Well, this is the same thing as when the Boston Police freaked out over some LED guerrilla marketing signs for Aqua Teen Hunger Force-- the logic is “we over-reacted, so you are guilty of terrorism.” Or as someone else put it “if during a thunderstorm the lightning makes an oak tree in your backyard look like a monster, that doesn’t mean you should go cut it down.”
It’s not about actually simulating a bomb, “hoax device” basically means, “anything where we don’t know what it is,” given how people have been prosecuted.
Funnily enough, I’ve had WAY less hassles transiting through US airports with my kids, vs travelling alone (as a mid-30’s, average looking white dude).
There was a serial arsonist at my high school about 5-7 years before I attended there (which was from 91-96)… Not a student, some jackhole was coming in off the street and setting fires in the bathrooms. One day, the principal at the time (former CFL football player Russ Jackson) caught the would-be vandal coming out of one of the bathrooms, chased him out of the school, down the street, and full on tackled him face-first into the sidewalk. That’s how MY high school dealt with firestarters in the 80’s
As for this stupid story… Bah. Welcome to the post-Columbine future.
It’s tired, but insofar as terrorists actually exist, this is a huge own-goal by their foes.
This kind of nonsense is also a thoroughly-gross calumny on real victims of terrorism.
That this patronizing smarmy nonsense is so firmly entrenched in purportedly “small government” conservative circles is frustrating as hell. “You dumb shits, you don’t even know what terror is!” Meanwhile they’re voting to reinstate mass surveillance legislation and fretting about immigration.
Nothing is funny in America anymore.

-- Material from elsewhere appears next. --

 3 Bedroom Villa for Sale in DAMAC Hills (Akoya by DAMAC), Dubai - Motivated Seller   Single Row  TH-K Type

America is no fun. Fuck the joy-killers and anti-laugh assholes.
Of course the cops were pissed, they didn’t get to use their swat team toys and there were no handy black kids to kill. This situation really sucks.
I recall bringing a fake time-bmb to high school for the photo shoot of our sf club (for 1976 yearbook). I painted three cardboard tubes dark red, made a stencil and sprayed the word (invented by Nobel) with yellow paint on each one, wrapped them up in electrician’s tape, and added an old fashioned alarm clock connected by coils of wire. A lab coat and pocket protector w/pens completed the effect. (My own thick glasses were sufficient.)
I would scan the photo and share it but then I’d get on a list somewhere.
I shudder to think that, if the same (non)sensibilities had been in play then as now, I’d still be in jail.
The ones who should go to prison are the idiots who think that in a world of digital clocks and cell phones that any kind of bomb would tick. Hell, they didn’t even tick in James Bond movies!
Plus, I’m also pretty sure these sorts of reactions were one of Osama bin Laden’s goals. 13 years after his terror attack and people are still all freaked out.
My senior year in an enthicly diverse magnet school, the Italian kids came in together dressed in gangster suits, sunglasses,and carried fake guns. They proceeded to the main office where they kidnapped the president of the school.This was 1979, and the photos were later put in the yearbook. What have we become, life is not that scary.
So what would be the appropriate modern day punishments for the stink bombs, random fire alarms, toilet papering, and drive-by catapult attacks that plagued the secondary schools I had the misfortune to attend?